[OBJECTIVE] Change each "nearer" in the records below to "closer" and write the records out again with nothing else altered. Leave out the pictures.

(begin)

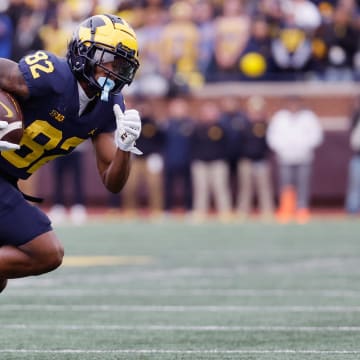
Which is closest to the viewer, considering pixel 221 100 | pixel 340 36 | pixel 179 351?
pixel 179 351

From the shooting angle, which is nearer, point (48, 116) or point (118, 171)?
point (48, 116)

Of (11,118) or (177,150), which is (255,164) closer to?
(177,150)

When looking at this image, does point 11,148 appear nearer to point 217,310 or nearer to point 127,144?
point 127,144

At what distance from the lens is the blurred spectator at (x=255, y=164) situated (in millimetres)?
15867

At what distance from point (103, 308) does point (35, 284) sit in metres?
1.47

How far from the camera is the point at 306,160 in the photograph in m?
15.8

(end)

[RESPONSE BELOW]
Which is closest to the viewer, considering pixel 221 100 | pixel 340 36 | pixel 179 351?
pixel 179 351

From the shooting angle, which is closer, point (48, 116) or point (118, 171)?
point (48, 116)

Of (11,118) or (177,150), which is (255,164) closer to?
(177,150)

When looking at this image, does point 11,148 appear closer to point 217,310 or closer to point 127,144?
point 127,144

At what distance from the lens is the blurred spectator at (x=255, y=164) situated (in millimetres)?
15867

At what distance from point (103, 308) does point (35, 284) sit in metres?
1.47

How far from the camera is the point at 306,160 in the photograph in m?
15.8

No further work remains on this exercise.